The old challenge to “work smarter, not harder” can be hard when you are on a treadmill of activity. How do you slow down enough to make necessary changes?
Unlike stopwatch programs that have been around lawyers’ offices for decades, automatic time tracking takes time management in a different direction. It focuses on eliminating incremental lost (billable) time that occurs as you move between different programs on your computer, or between your computer and other activities.

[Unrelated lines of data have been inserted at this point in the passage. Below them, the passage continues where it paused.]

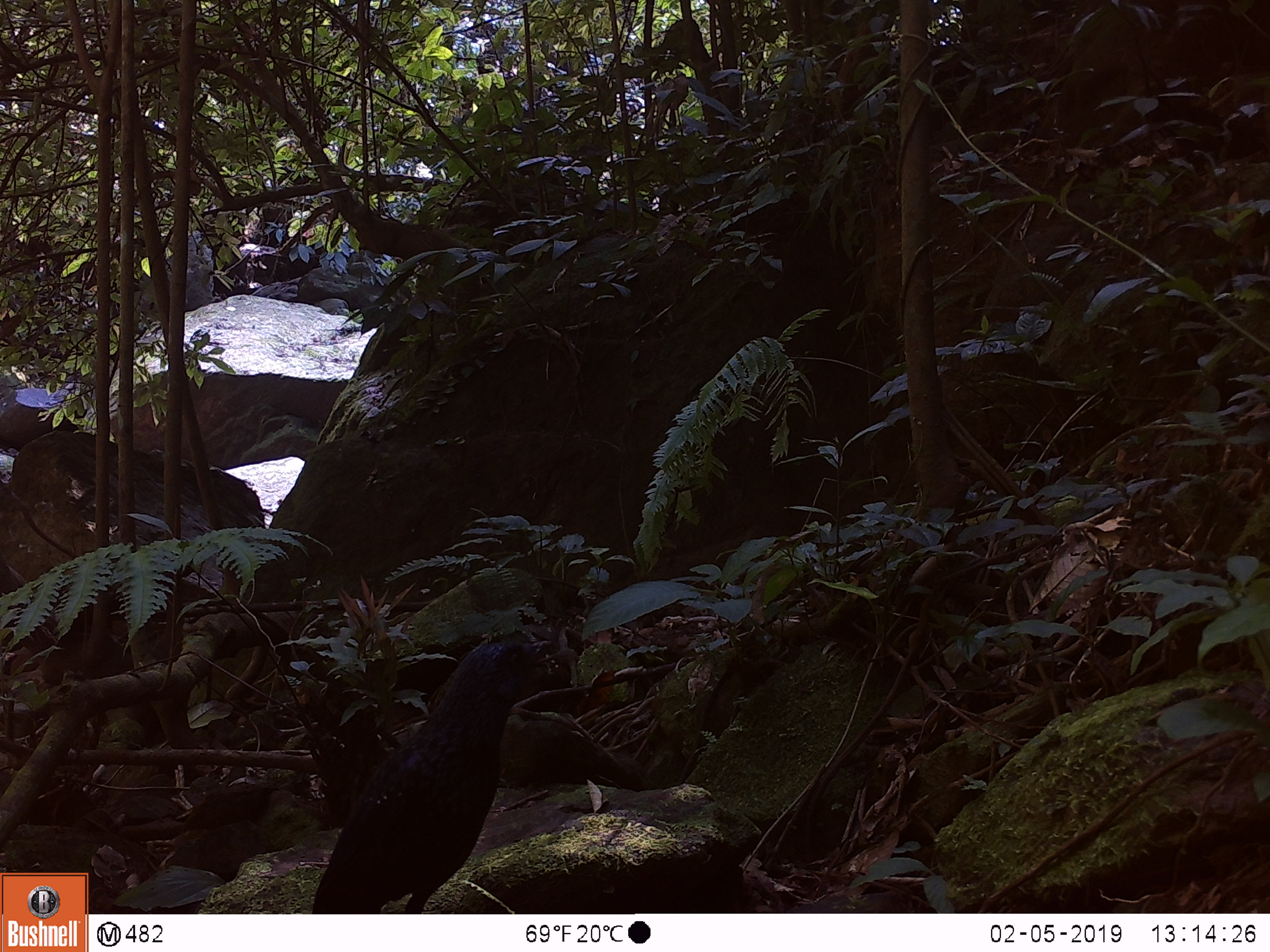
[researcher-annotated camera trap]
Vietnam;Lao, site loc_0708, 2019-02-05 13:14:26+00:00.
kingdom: Animalia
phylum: Chordata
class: Aves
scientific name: Aves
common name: bird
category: unidentified bird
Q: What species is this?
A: Unidentified bird (bird) (Aves).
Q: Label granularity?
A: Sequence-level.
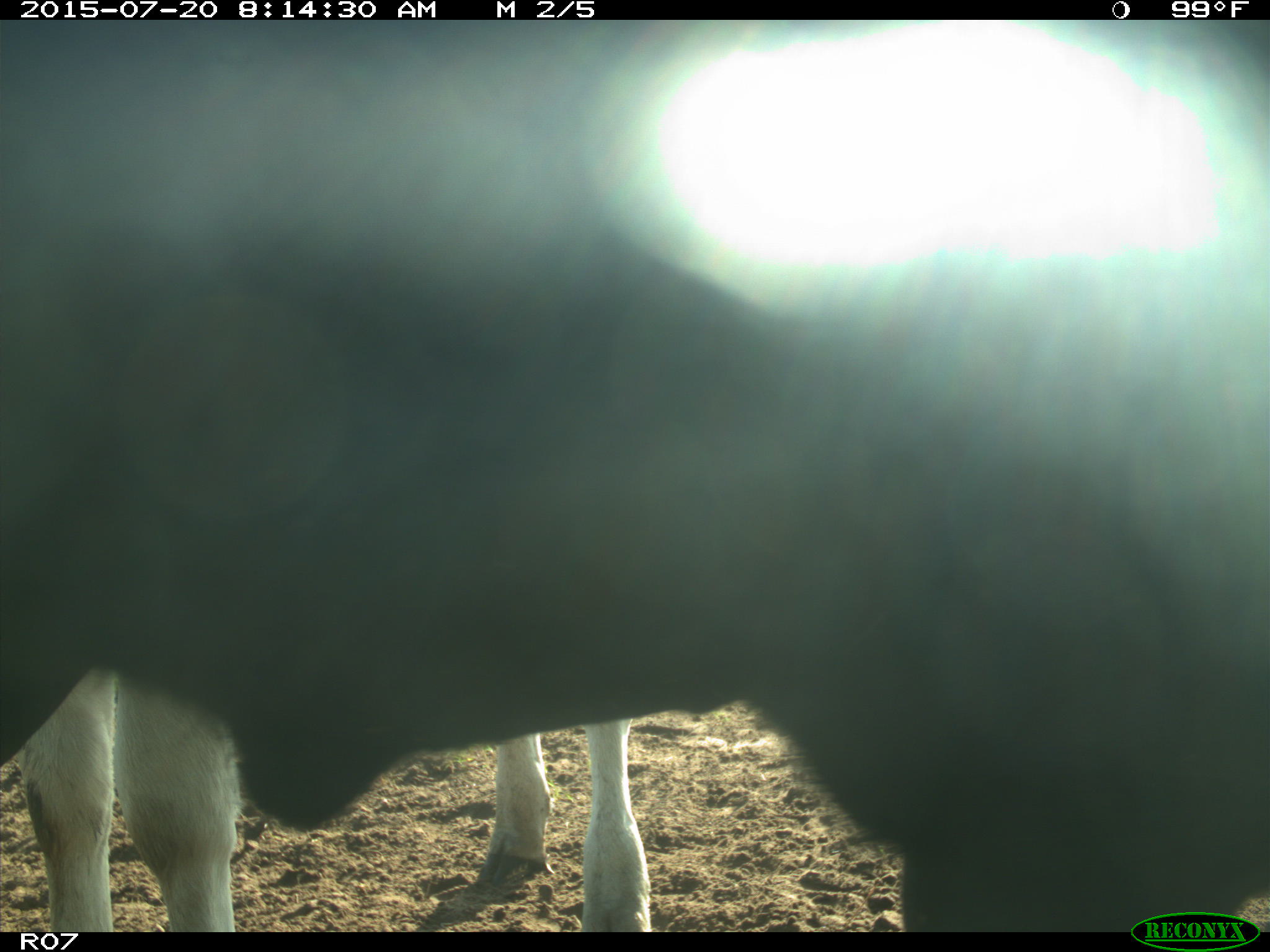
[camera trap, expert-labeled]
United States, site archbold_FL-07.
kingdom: Animalia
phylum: Chordata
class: Mammalia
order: Artiodactyla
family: Bovidae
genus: Bos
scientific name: Bos taurus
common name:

Let’s look at three tools: Chrometa 2 (www.chrometa.com); Nestersoft’s Worktime 4.2 (www.nestersoft.com/worktime); and Black Hill Software’s TimeSprite 2.1 (www.timesprite.com).
All are designed for individuals, whether a solo or a firm lawyer. Worktime can be networked and operates offline when the network isn’t available. They all install and remain running in the background on your computer at all times.
As you open a program, they record which program is open and for how long. Open a Microsoft Word document? Switch to a web browser? Open a second web browser tab? Not a problem. Each activity is logged, and as you toggle between websites and your document or other software, time is accrued to the correct program.
Here’s the tricky part. Once you have captured all that time, how do you use it? The data overload can appear overwhelming at first. This is where the nuances of each software come into play.
One great advantage is the ability to block the programs you do not want to track. These might include PDA Hotsync or Truecrypt encryption, which you may use but are not billable. This can cut down on some of the time entries you sift. Chrometa employs a right-mouse click to block any application and stop future tracking. Worktime has a list that you can customize by plugging in the executable program name.
The programs also support away time: lunch, a meeting, a phone call. Obviously, we know when we are in or out of the office, and many of our phones already track call duration.
What about someone sticking their head in your door to ask a “quick” question? Each program will pause after a certain number of minutes, which assumes you are away from the computer.
Chrometa has a nice feature where it will prompt you, when you start to use the computer again, to tell it what you were doing. Neither Worktime nor TimeSprite are that proactive, but both allow you to add specific, manual time entries.
At the end of your day, you turn to your time tracking software and see what it has captured. You might be surprised. You might also be overwhelmed. Now it all has to be assigned to the clients and matters that you worked on.
TimeSprite is intriguing because it does some automatic categorizing as it tracks time. For example, if you use your web browser and spend a period of time at a given website, returning throughout the day, it will aggregate those visits. You can also drop time entries into groups, created in advance or on the fly. Unlike Chrometa and Worktime, you cannot create subgroups.
Worktime feels dated, as it has been around for nearly a decade, and less intuitive. You create your groups and subgroups in advance and then toggle to each new group as you move to a new project. It is very similar to stopwatches in this way, which is a drawback. It means that everything is categorized by the end of the day, but you will have to relabel some entries unless you have been diligent in changing groups.
Chrometa is most clearly born of the “web 2.0” world. Categories and subcategories can be created on the fly; entries are labeled by dragging them to the appropriate category. It is very much a tagging feel. It also groups activities by the software you were using.
These tools collapse your time into day, week, or month views. Chrometa calls its realtime view Timestamps, where you can see a chronological view of your work. TimeSprite calls this the Journal but also has a real-time pie graph showing how the groups and programs break down.
Worktime uses a reporting tool to display its real-time activity, and has filters so that you can create custom reports. Both it and TimeSprite export to a data file so you can bring up your time entries in a spreadsheet. Chrometa does not have any export functionality, and you use the information from within the program.
Automatic time tracking software can have a significant impact on your office whether or not you bill by the hour. You can rely on these tools to help you identify what you do, and when you do it, removing the unreliable variable—you!
You may not realize that e-mail has become a three-hour morning sinkhole, or that you racked up an hour in unbillable YouTube visits in a week.
In some cases, you may find that you’ve done more work applicable to a particular client than your time sheets reflect. Just as helpful, you may notice weekly trends where you are getting more work product completed each Thursday, or get more phone calls on Monday. This sort of information can give you insights to make you more productive, which can help your practice as well as finding those lost minutes of billable time.